I went to dr. after dr. and was diagnosed with chronic status migraine disease. The cause? Ideopathic. That word again! I tried a pain management dr. but after 6 years became zombie-like because of the huge doses of opiates I was taking. I was afraid of these drugs, followed the dr.'s orders strictly, but wound up losing my friends, family, and anyone that knew me because no one wanted to be around a zombie.

I didn't understand why everyone left me, I was only trying to not hurt. It was devastating. I finally decided to take my life back and my dr. sent me to a rehab center for a medical detox. I was weaned off of all the drugs and they were replaced by a new drug called subutex, which I hated. It took care of the pain ok but no drs. had heard of it and I developed other severe health problems so no one knew how to medicate me for other pain because they didn't know what subtext was.

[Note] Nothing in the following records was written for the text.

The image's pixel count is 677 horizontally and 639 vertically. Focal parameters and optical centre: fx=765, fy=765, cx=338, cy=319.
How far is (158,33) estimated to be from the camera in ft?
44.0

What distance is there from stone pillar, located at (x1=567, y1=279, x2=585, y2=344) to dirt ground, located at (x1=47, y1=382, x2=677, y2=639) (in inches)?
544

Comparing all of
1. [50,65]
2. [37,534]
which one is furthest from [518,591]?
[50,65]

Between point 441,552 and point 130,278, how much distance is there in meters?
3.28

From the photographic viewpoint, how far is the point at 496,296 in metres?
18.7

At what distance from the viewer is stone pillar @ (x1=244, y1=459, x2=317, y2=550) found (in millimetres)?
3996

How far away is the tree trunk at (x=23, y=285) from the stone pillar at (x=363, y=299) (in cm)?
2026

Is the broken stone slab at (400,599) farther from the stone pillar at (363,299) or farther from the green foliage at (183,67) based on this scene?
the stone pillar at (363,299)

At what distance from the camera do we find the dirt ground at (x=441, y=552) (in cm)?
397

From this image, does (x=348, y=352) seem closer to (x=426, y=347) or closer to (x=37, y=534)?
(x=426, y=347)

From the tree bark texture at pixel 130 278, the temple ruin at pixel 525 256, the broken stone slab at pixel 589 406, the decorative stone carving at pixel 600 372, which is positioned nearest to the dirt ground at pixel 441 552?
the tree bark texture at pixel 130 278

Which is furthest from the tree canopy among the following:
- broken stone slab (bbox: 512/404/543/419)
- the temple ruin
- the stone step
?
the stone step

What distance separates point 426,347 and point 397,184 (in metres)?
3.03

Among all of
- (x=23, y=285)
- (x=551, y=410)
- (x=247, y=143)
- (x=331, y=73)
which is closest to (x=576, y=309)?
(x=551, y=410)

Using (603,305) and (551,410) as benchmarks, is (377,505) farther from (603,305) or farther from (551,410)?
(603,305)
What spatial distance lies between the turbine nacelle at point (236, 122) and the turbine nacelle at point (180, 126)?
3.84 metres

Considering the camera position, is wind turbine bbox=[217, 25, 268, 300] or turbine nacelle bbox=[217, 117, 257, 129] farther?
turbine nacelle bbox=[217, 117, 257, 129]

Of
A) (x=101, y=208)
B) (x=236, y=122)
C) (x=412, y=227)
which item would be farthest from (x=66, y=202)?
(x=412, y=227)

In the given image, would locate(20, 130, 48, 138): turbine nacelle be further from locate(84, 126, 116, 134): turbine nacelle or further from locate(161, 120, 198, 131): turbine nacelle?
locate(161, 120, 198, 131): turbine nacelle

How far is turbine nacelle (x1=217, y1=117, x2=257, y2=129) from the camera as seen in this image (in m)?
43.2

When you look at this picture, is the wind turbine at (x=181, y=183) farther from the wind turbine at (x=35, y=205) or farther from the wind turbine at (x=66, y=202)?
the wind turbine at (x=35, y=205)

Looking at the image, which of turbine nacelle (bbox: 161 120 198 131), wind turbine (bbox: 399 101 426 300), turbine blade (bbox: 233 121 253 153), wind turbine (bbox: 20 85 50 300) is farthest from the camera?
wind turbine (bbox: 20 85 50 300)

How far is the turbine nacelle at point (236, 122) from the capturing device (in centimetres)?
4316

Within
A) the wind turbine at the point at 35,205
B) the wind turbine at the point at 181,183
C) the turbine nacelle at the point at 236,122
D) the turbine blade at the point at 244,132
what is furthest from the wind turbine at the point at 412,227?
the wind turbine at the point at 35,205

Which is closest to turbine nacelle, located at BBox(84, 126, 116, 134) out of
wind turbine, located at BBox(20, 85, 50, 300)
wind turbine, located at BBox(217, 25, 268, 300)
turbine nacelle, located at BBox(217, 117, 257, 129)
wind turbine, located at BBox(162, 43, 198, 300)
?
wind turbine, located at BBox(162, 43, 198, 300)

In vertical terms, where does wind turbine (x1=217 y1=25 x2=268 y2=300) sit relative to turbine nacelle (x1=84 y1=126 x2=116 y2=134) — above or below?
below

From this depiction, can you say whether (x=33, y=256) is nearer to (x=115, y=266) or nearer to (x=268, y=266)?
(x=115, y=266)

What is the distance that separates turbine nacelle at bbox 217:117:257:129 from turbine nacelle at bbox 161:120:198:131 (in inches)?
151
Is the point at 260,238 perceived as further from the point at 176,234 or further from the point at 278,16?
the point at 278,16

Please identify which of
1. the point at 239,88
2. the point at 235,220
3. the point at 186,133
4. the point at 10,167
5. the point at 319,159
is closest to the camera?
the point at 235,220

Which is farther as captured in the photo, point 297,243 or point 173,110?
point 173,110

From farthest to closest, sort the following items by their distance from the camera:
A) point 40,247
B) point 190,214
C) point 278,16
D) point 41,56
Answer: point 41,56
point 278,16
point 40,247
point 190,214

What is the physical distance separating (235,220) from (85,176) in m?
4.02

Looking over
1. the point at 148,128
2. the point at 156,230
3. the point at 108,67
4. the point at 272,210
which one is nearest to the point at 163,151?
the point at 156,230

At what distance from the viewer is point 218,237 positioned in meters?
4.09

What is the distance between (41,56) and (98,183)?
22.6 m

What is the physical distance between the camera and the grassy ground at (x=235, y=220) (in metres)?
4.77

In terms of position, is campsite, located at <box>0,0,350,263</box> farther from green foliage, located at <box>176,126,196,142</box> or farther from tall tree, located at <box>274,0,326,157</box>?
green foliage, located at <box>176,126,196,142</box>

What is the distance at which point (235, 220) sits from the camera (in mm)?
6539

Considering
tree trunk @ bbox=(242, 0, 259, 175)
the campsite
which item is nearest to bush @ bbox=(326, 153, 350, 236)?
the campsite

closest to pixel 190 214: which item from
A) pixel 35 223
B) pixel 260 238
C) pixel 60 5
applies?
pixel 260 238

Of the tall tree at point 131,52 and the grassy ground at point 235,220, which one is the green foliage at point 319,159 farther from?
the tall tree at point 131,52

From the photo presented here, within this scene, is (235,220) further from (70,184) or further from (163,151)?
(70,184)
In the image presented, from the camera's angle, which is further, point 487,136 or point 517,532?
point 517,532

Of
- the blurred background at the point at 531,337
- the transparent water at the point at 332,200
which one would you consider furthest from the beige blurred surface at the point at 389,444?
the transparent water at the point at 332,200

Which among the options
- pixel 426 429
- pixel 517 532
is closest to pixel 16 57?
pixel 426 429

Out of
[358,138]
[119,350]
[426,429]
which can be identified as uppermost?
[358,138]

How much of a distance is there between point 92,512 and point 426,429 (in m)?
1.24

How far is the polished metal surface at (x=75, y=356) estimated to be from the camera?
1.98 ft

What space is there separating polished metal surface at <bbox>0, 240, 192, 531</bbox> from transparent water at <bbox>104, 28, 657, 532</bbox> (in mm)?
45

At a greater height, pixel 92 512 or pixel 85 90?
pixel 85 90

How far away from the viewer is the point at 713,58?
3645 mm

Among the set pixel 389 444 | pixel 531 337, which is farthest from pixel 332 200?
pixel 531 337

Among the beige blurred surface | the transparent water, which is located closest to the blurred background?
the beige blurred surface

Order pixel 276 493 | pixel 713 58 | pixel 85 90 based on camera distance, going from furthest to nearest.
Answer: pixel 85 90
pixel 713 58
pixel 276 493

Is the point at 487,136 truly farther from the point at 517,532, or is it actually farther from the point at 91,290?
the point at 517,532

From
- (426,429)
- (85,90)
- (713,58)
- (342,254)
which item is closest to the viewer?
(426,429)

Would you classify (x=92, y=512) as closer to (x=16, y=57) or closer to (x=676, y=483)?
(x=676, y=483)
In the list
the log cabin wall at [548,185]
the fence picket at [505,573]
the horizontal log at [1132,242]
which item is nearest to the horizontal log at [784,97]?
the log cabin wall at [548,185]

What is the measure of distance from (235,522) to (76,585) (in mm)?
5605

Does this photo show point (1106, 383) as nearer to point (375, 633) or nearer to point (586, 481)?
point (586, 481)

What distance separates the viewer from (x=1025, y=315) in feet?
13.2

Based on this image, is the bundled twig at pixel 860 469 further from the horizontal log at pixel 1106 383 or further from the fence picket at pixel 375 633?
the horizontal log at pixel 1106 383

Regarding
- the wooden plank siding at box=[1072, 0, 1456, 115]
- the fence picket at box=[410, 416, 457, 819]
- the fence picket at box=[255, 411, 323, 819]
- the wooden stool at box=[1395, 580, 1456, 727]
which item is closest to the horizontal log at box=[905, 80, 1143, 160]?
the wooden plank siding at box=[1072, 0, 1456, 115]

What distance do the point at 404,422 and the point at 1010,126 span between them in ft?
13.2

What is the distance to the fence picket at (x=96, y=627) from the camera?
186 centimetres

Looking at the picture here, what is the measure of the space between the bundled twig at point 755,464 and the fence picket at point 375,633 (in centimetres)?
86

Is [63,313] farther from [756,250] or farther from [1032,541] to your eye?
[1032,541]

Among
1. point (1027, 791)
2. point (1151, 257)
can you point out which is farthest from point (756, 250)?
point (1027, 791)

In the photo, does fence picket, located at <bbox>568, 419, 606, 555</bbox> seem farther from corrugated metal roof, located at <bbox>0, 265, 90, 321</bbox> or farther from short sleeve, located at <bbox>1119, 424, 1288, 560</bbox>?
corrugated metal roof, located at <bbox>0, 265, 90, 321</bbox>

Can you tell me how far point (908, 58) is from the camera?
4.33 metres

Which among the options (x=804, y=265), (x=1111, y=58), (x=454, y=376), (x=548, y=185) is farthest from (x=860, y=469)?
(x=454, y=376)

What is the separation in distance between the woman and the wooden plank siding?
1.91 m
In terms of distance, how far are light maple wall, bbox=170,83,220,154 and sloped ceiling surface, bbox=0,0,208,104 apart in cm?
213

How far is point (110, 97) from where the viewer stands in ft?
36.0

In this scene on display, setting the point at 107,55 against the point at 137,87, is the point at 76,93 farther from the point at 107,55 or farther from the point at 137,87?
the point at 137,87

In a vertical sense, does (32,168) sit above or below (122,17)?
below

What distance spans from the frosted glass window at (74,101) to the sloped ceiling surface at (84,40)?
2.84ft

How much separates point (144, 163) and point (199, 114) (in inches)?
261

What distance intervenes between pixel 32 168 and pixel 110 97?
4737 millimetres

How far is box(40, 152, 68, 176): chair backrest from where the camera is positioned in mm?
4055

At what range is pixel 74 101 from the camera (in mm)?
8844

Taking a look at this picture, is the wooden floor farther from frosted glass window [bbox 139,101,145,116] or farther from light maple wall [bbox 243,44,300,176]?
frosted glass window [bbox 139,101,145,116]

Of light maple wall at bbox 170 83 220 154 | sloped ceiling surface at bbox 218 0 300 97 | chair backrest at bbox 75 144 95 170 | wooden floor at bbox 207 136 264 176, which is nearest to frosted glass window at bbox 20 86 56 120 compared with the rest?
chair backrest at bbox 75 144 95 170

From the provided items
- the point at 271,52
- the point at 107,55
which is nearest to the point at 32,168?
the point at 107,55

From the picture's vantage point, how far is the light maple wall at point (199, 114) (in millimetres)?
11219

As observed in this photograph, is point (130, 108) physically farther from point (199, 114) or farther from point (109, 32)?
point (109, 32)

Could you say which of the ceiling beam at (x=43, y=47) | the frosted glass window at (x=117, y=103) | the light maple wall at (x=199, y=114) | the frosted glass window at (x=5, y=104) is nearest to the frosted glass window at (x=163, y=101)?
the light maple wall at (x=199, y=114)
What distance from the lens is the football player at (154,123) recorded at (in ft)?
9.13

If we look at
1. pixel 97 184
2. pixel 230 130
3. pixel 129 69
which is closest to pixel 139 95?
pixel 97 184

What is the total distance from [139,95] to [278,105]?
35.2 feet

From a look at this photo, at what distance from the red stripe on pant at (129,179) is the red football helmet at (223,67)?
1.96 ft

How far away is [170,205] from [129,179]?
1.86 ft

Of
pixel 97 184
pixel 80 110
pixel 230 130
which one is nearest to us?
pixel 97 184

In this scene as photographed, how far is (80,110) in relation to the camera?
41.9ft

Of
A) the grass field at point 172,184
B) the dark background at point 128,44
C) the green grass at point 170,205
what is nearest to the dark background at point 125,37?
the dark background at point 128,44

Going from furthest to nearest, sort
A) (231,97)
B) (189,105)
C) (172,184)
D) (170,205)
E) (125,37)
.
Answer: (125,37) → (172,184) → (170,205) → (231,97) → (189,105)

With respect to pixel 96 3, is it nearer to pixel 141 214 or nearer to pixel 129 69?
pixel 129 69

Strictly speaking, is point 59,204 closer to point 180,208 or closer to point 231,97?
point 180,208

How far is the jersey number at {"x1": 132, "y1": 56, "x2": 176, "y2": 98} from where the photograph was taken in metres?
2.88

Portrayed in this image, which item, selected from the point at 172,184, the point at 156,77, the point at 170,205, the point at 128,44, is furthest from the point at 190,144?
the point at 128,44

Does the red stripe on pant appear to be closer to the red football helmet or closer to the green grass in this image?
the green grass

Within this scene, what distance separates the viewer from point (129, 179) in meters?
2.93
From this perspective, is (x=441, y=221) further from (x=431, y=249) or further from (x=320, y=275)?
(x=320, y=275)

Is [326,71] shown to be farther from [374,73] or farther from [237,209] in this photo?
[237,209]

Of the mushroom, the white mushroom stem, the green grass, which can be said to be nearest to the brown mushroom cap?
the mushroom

I was still on a mission to reclaim my life so I began seeing a pain management therapist on a weekly basis. That was the best thing I ever did. He truly understands pain and has taught me that it is ok to live with a little pain. I had spent so many years trying to find a pain free life that this new mindset was very scary. But I learned to keep putting one foot in front of the other every day and try to live. In the meantime, I detoxed off of the subutex (OMG!!!!!!) and I take a small dose of extended release morphine so I can get out of bed every day. I also have migraine meds and other stuff for severe pain but I only take it for severe pain. It by no means takes away all of my pain but it is just enough that I can function.

This story seems so jumbled but I hope you all understand my struggle, just as I understand yours. I am a person who lives each day with mind numbing pain from migraines, but I am determined to keep going. I hope to learn much more from you all and am excited about the support I may receive from people who suffer with head pain as well. There is a lot more to my story, but I won't bore you with it for now. Thanks for listening!!